It is worth mentioning that, since in the aforementioned step S20, the shielding layer 180 has been used to prevent the color-changing oxide layer 140 from being formed on the first electrode region ES1 of the second conductive film material 130, there is no need to additionally remove the color-changing oxide layer 140 in the cutting step, which not only greatly improves the convenience of the process, but also reduces the color-changing oxide layer 140 remaining in the first electrode region ES1, thereby reducing the possibility of electrical failure.

Please continue to refer to FIG. 3F. The cutting step further includes removing the second conductive film material 130, the color-changing oxide layer 140, the solid electrolyte layer 150 and the hardening layer 160 contacting the second conductive film material 130 on the first side S1 of the film-like stack 100, thereby exposing the color-changing reduction layer 120 on the first side S1. In detail, before the cutting step, the area where the electrode is to be set (electrode area A) can be reserved first, and the hardening layer 160, the second conductive film material 130, the color-changing oxide layer 140 and the solid electrolyte layer 150 located in the electrode area A are removed through the cutting step. The specific removal method is as described in the previous paragraph, and will not be repeated here. After the hardening layer 160, the second conductive film material 130, the color-changing oxide layer 140 and the solid electrolyte layer 150 in the electrode region A located at the first side S1 are removed, the color-changing reduction layer 120 located in the electrode region A can be exposed. Similarly, if the cutting step cannot completely remove the solid electrolyte layer 150 located in the electrode region A, acetone or 75% ethanol can be used to completely remove the solid electrolyte layer 150 so that the color-changing reduction layer 120 located in the electrode region A is completely exposed.

= = = =

Stated problem 1:
Echo the passage on the cutting step word for word, from "It is worth" to "of electrical failure.".
Stated problem 2:
In the passage on the cutting step, what can be used to fully remove the solid electrolyte layer 150 in electrode region A if the cutting step leaves some of it behind?

= = = =

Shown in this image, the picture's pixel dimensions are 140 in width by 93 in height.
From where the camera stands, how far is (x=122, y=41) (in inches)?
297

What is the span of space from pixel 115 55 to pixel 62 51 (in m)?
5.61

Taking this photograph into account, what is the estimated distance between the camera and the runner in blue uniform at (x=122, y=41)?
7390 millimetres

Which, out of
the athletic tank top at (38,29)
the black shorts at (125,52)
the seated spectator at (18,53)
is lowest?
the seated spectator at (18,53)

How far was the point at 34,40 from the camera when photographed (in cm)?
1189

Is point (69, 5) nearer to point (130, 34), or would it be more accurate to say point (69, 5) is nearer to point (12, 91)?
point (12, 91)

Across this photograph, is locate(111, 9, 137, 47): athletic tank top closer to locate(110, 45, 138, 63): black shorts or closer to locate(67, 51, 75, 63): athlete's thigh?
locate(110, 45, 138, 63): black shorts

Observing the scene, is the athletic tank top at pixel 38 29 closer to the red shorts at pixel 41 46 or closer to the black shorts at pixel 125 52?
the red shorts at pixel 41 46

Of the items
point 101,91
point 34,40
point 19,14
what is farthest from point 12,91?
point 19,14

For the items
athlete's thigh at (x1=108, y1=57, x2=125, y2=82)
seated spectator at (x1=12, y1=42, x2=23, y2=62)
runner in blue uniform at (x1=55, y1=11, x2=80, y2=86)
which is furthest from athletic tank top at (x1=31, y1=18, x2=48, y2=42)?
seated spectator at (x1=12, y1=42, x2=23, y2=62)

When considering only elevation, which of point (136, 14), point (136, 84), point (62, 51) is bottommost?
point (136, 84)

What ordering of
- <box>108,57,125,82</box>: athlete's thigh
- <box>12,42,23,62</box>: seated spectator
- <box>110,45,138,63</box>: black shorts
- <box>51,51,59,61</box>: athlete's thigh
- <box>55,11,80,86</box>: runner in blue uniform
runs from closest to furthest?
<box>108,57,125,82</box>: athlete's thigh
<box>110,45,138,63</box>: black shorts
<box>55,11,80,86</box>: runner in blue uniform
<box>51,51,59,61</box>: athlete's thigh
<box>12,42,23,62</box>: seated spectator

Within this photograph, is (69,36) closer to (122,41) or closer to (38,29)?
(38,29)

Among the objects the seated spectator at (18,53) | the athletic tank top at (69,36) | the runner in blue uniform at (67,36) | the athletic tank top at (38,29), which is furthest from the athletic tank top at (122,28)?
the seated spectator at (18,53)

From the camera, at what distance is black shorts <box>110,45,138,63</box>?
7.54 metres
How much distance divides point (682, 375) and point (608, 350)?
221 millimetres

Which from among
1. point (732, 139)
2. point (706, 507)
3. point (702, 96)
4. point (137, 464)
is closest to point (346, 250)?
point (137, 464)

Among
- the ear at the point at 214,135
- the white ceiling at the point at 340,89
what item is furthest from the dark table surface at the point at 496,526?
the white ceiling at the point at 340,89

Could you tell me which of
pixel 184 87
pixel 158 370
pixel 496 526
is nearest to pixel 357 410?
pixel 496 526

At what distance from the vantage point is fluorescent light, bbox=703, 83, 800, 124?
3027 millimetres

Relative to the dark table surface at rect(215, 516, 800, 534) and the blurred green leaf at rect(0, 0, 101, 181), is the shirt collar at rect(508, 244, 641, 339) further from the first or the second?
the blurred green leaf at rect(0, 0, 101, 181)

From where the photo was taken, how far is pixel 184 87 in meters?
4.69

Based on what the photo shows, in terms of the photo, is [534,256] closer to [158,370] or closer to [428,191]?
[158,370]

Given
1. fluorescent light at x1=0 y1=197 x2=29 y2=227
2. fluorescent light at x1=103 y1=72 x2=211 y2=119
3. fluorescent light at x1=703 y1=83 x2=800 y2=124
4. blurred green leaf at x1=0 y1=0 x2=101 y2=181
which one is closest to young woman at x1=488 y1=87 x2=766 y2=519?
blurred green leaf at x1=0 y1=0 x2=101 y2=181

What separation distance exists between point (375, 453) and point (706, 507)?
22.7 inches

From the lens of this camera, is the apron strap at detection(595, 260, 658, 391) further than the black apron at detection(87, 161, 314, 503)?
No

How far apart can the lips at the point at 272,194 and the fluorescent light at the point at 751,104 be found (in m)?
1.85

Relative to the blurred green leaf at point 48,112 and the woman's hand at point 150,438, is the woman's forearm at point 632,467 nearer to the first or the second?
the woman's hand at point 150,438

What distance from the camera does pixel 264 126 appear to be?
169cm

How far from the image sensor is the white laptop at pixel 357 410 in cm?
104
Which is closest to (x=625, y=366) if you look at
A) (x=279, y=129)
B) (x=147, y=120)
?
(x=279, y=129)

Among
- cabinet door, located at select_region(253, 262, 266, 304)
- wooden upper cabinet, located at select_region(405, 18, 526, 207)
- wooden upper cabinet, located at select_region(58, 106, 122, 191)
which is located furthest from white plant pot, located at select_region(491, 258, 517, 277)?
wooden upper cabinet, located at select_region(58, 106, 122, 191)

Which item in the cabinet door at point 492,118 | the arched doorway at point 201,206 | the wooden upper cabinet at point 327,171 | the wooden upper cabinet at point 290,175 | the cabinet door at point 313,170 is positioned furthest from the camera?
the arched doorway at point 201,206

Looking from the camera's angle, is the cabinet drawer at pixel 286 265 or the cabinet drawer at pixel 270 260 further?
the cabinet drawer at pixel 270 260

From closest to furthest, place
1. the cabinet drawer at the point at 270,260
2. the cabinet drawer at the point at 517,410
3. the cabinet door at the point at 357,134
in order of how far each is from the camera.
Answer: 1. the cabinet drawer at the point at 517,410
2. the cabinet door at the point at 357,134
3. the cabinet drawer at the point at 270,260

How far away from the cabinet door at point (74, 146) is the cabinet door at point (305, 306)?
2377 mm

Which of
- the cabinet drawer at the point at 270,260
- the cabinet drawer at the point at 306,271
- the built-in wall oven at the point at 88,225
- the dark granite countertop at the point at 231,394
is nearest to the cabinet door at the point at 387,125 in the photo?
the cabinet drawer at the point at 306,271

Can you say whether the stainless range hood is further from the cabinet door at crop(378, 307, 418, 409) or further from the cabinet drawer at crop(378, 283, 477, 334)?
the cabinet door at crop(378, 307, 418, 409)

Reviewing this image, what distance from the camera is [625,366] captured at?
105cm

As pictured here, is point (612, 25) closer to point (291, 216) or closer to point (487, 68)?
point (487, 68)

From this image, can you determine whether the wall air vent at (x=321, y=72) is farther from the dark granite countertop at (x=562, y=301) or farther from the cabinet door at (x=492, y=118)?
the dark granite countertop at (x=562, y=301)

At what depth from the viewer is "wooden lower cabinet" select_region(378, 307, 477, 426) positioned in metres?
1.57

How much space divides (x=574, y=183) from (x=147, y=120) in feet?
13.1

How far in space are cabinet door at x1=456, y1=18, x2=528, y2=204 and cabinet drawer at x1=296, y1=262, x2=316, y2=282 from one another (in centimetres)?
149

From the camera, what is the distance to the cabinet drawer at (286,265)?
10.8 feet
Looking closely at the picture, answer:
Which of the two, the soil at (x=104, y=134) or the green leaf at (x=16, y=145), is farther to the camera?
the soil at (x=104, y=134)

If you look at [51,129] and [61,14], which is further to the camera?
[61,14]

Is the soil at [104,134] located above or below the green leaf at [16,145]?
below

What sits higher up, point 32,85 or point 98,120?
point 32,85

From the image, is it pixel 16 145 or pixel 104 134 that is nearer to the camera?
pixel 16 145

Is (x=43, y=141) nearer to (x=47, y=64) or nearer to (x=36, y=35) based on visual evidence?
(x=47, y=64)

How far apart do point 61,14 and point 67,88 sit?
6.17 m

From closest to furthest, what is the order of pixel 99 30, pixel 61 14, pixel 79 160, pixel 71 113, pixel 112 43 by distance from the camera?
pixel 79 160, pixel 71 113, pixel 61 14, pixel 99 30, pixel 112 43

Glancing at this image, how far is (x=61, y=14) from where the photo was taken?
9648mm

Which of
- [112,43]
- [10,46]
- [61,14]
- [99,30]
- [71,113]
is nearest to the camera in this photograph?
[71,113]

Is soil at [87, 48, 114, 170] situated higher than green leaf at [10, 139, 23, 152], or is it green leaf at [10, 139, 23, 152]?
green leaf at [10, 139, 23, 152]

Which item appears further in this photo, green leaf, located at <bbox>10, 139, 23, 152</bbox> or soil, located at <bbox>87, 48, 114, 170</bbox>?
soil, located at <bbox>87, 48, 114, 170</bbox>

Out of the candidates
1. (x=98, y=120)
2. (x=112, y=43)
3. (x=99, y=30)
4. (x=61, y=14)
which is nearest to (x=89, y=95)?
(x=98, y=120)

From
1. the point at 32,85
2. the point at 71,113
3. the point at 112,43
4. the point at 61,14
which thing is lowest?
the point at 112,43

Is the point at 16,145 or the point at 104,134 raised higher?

= = = =

Full solution 1:
It is worth mentioning that, since in the aforementioned step S20, the shielding layer 180 has been used to prevent the color-changing oxide layer 140 from being formed on the first electrode region ES1 of the second conductive film material 130, there is no need to additionally remove the color-changing oxide layer 140 in the cutting step, which not only greatly improves the convenience of the process, but also reduces the color-changing oxide layer 140 remaining in the first electrode region ES1, thereby reducing the possibility of electrical failure.

Full solution 2:
Acetone or 75% ethanol.